This negative-stained transmission electron micrograph depicts the ultrastructural details of an influenza virus particle, or virion.
With 47 states reporting(www.cdc.gov) "widespread geographic influenza activity" for the week ending Jan. 5 -- up from 41 the previous week -- and the nationwide pediatric death toll now at 20, the CDC is urging (www.cdc.gov)people who have not already been vaccinated to get a flu shot.
"Vaccination is the single most important step you can take to protect yourself," said CDC Director Thomas Frieden, M.D., M.P.H., in a Jan. 11 media briefing. "Vaccination is far from perfect, but it's by far the best tool we have to prevent influenza."
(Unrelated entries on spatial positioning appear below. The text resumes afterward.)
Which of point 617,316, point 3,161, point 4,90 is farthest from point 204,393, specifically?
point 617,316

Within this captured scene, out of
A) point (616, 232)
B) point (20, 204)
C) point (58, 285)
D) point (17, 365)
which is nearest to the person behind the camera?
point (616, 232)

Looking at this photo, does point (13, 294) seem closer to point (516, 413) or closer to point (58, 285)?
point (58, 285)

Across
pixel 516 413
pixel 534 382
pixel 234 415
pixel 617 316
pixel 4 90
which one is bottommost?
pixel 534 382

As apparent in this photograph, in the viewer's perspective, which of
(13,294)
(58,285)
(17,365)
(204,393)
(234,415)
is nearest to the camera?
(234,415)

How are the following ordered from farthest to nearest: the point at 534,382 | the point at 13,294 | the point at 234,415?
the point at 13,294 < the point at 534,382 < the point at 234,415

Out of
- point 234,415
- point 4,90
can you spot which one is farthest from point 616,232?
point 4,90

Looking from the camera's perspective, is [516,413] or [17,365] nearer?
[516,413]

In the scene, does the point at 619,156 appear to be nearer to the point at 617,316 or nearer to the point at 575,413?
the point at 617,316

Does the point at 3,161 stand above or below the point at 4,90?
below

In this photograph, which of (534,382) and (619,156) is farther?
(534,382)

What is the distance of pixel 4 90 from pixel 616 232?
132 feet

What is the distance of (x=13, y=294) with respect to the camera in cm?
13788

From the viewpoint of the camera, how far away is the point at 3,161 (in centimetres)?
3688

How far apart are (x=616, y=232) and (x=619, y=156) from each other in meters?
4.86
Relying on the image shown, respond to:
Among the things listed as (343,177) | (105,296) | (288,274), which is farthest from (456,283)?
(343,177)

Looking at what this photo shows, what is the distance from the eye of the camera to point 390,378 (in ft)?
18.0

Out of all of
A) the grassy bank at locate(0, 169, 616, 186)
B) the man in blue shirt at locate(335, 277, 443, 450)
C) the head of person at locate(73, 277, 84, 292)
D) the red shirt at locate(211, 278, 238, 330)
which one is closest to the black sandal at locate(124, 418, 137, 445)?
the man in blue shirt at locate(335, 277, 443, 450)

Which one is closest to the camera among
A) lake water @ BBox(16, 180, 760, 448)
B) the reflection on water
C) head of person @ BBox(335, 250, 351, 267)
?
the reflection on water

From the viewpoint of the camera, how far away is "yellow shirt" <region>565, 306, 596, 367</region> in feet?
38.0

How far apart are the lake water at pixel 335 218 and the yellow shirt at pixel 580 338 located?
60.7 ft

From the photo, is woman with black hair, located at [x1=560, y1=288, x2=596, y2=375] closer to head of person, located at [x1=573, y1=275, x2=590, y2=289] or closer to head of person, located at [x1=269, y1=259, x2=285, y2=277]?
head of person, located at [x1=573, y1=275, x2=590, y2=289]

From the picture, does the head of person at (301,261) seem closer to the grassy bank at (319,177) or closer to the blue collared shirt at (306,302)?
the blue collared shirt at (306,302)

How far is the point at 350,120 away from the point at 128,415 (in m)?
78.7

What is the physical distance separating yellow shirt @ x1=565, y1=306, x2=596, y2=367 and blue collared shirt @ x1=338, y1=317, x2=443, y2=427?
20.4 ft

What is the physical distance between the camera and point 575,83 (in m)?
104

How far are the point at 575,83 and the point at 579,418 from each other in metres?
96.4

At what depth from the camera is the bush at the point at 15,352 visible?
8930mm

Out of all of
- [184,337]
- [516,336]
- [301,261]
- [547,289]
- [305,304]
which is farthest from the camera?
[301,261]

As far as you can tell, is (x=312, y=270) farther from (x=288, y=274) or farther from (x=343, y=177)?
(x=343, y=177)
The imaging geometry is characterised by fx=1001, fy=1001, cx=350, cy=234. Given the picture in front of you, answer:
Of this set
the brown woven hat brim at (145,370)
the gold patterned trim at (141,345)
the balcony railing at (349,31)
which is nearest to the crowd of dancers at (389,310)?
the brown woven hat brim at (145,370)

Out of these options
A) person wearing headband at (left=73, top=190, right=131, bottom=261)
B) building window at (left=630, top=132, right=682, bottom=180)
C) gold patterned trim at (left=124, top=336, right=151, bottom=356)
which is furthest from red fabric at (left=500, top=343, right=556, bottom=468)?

Given the 2012-13 flu season's earlier-than-normal start, and with most of the country currently affected, said Frieden, "it's likely that influenza will continue for several more weeks."
"But, as we often say, the only thing predictable about flu is that it's unpredictable. Only time will tell us how long our season will last and how moderate or how severe this season will be in the end."
This year's influenza season is following the same ebb-and-flow course seen in previous years, According to Frieden. "We are seeing a decrease in the most recent week in some areas while other parts of the country -- particularly in the west -- appear to continue to be on the upswing."
CDC medical epidemiologist Joe Bresee, M.D., who also participated in the briefing, said people who have not been vaccinated need to do so because reports of localized shortages have begun to come in to the agency.
Current CDC data indicate that more than 130 million doses of vaccine have been given already, and roughly 37 percent of Americans had been vaccinated as of mid-November. "The message is that a lot of the vaccine in the United States has been given by this time of the year by a lot of doctors' offices, so it may be that you have to call a couple places to find the vaccine … but it should be available for you," said Bresee.
"Hopefully, we'll end up much higher than 37 percent (vaccination rate) and close to 50 percent," he added. "We would like, of course, that every American gets vaccinated that's eligible for vaccination for flu."
Because of the early onset of this year's flu season, Frieden said the CDC was able to evaluate the overall effectiveness of the vaccine earlier than usual, and he gave the current vaccine an effectiveness rating of 62 percent. That's good, he said, but there is still room for significant improvement.
"About 90 percent of all of the strains circulating are included in the vaccine," he said. "In fact … the pick of vaccine strains was as good as it could have been this year. The other close to 10 percent (includes) a second influenza B, and within a year or two, we do expect manufacturers to have on the market vaccines that have space for four different vaccines, including two influenza Bs."
Bresee said novel approaches for improving vaccine efficacy, such as looking at different proteins on the surface of the vaccine or different areas of the protein on the surface of the vaccine, are showing promise.
"The goal, clearly, is to find a vaccine against influenza that you don't have to give every year -- that works better and can work for more people," he said. "I think there's hundreds of labs around the world and hundreds of field sites around the world that are actively studying this area, so, hopefully, in the next several years, we'll get those greater vaccines. In the meantime, we have better and better vaccines every year."